3. Finally, if the “church” thought that Ananias and Sapphira were “unbelievers” that “lied to the Holy Spirit,” and were killed for it, why would they have “great fear?” God killing an unbeliever wouldn’t apply to them. However, if they knew Ananias and Sapphira “were” Christians, just like they were, and God killed them for lying to the Holy Spirit, doesn’t it make more sense to see why they had “great fear?” “If God killed them (as believers) for that sin, He could also kill US!”

    So, doesn’t it seem a bit harsh for God to kill them for a “lie?” Why did He do this? Obviously, we cannot know the answer to this with certainty. However, this is my “simple” theory.

     I believe it is important to realize that the sin of Ananias and Sapphira is the first recorded “sin” that was committed after the Holy Spirit was given at Pentecost.

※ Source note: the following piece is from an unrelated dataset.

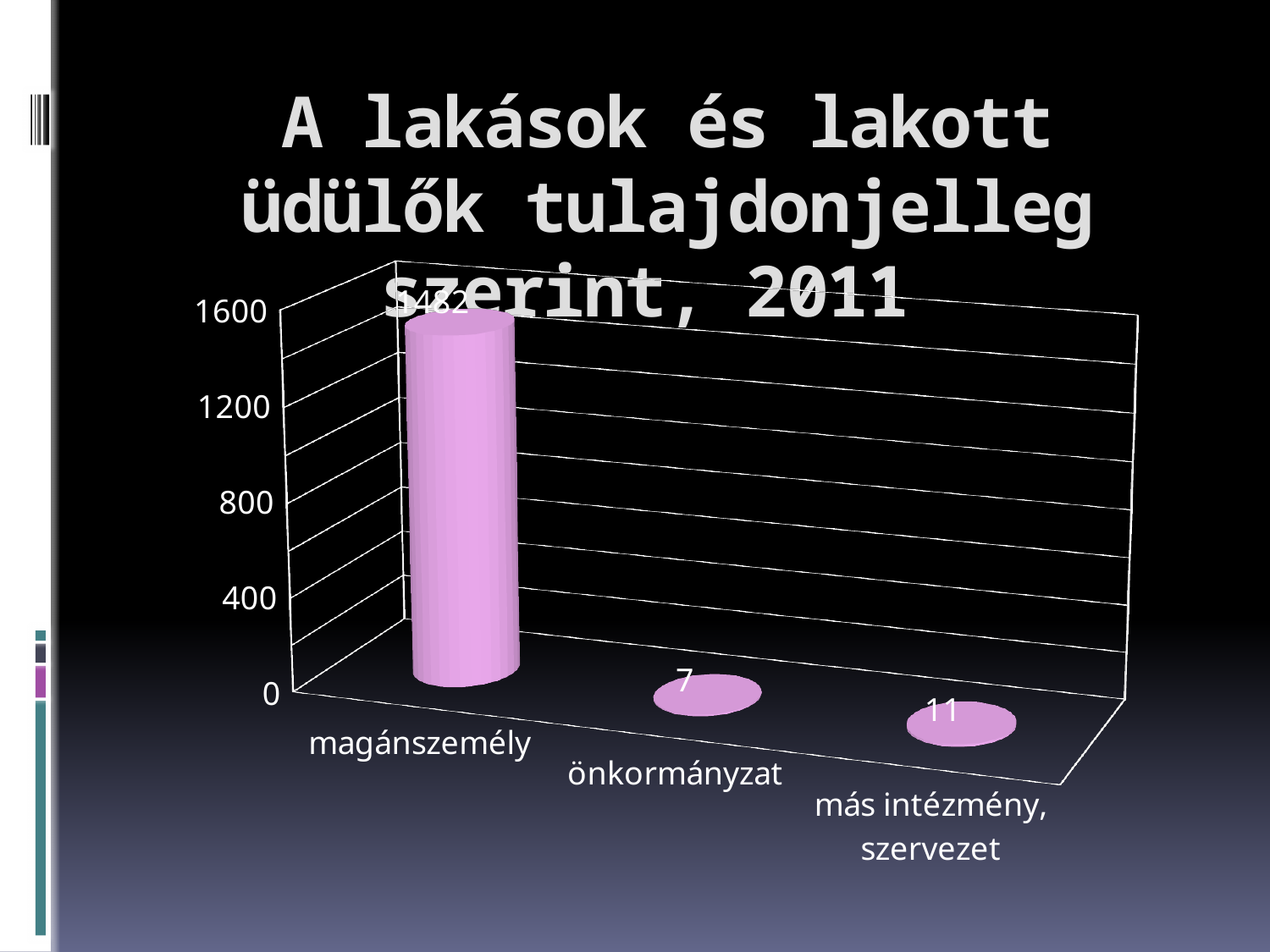
Is the value for önkormányzat greater or less than 400? less What is the value for önkormányzat? 7 How many categories are shown on the x axis of the chart? 3 What is the highest value shown on the vertical axis? 1600 Is the value for magánszemély greater or less than 1200? greater Which category has the highest value? magánszemély What is the value for más intézmény, szervezet? 11 What year is mentioned in the chart title? 2011 What kind of chart is shown on the slide? bar chart Which category has the lowest value? önkormányzat What is the difference between the values for más intézmény, szervezet and önkormányzat? 4 Which is larger, the value for önkormányzat or the value for más intézmény, szervezet? más intézmény, szervezet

At Pentecost, the Holy Spirit was given to all believers (to live inside of them permanently), which brought them into the “church” (made up of all believers in Christ). Then, the first (recorded) “sin” that the “church” committed after Pentecost was to “lie” to the One (God / the Holy Spirit) who started “the church.” I believe that God took the lives of Ananias and Sapphira as a “lesson” to the “church” that they should not underestimate the importance of the Holy Spirit, and what happened at Pentecost. They needed to understand that the Holy Spirit “IS” God (verses 3-4), and omniscient.

***Note: Commentators draw parallels to the sin Ananias and Sapphira, and the sin of Achan in (Josh Ch. 7), as well as the first sin of Adam and Eve in (Gen Ch. 3) (Adam and Eve the first sin, Ananias and Sapphira the first sin in the “church.”).

     Therefore, while I believe that while Ananias and Sapphira “may” have been Christians that God “punished” as an example to the “church” (including us today), I also believe that we need to look at God’s grace in relation to this. How many of us Christians today have done dumb stuff, just like Ananias and Sapphira did, to impress fellow Christians, or to make ourselves look better? Yet, God has not given us the punishment we deserve. If He did, many of us might receive the same fate that Ananias and Sapphira did. Thank you for your mercy and grace Lord!